Foreign exchange reserves dropped to $36.3 billion on October 12 in contrast to $36.5 billion on September 29. The reserves amounted to $46.2 billion in September last year.
In order to settle import bills and shore up the taka, the Bangladesh Bank has supplied $4.15 billion to the market so far in the current fiscal year.
But Mansur said it might not be possible for the central bank to maintain the existing pace of dollar injection after three to four months as reserves have fallen substantially.
"If reserves keep declining at the current rate, the central bank will not have much leeway to sell US dollars after three to four months."
Bangladesh is not alone when it comes to the declining trend of reserves. In fact, total foreign reserves held by emerging markets and developing economies fell by more than 6 per cent in the first seven months of this year, said the IMF.
"If remittances and export earnings increase in the months ahead, the economy will get a respite from the current stress," said Mansur.
But the export and remittance sectors are already under strain.
Overseas sales slipped 6.25 per cent year-on-year to $3.9 billion in September, the first fall in 14 months, while remittances declined 11 per cent to $1.54 billion, the lowest in seven months.
State-run banks are now purchasing most of the dollars from the BB to settle import bills opened by the Bangladesh Petroleum Corporation.
"We should take concerted efforts to halt the depreciation of the local currency to protect reserves. The government should manage loans from the IMF immediately to tackle the situation," said Mansur.
The Indian currency has also lost its value in recent months, but the rate of its depreciation is much lower than the taka as the neighbouring nation allows its currency to move in keeping with demand and supply.
But Bangladesh has not done it on time. As a result, the taka has suffered shock recently.
Monzur Hossain, research director of the Bangladesh Institute of Development Studies, says that Bangladesh has been able to manage its exchange rate more efficiently than Sri Lanka and Pakistan.
"But the central bank should have managed it more competently than what it has done."
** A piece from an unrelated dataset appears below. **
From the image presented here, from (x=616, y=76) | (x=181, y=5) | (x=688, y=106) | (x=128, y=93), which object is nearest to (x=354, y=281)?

The BB had initially tried to manage the exchange rate in its own way but failed to do so as there was speculation in the market that the taka would lose against the US dollar.
Hossain describes the ongoing practice of banks fixing the exchange rate of the taka for exporters, importers and remitters in line with their own formula as undesirable.
"The main issue is that the stress in the foreign exchange market is continuing. And there is a strong possibility that the central bank may face difficulties in keeping the exchange rate stable in the days ahead," he said.
"The supply of the dollar to the local market is not adequate compared to its demand because of the ongoing global uncertainty."
Salehuddin Ahmed, a former governor of the central bank, says that the taka has nosedived faster compared to the currencies in South Asia.
"Although the economy is in good shape, the trend of depreciation is not a good thing for the country. It is worrisome that there are no coordinated efforts to fortify the macroeconomy."
For instance, he said, the country should take measures to stop money laundering and contain the private sector borrowing from external sources.
Private companies in Bangladesh took foreign loans to the tune of $25.95 billion as of June, up 39 per cent year-on-year.
"Besides, the central bank should emphasise disbursing more loans to the productive sector so that essential goods can be produced smoothly," said Ahmed.
Some policymakers argue that the ongoing volatility will be managed within one or two months. Ahmed disagrees, saying the way of thinking to resolve stress is not the right one.
Countries must preserve vital foreign reserves to deal with potentially worse outflows and turmoil in the future, recommended the IMF recently.
"Countries with sound economic policies in need of addressing moderate vulnerabilities should proactively avail themselves of the IMF's precautionary lines to meet future liquidity needs."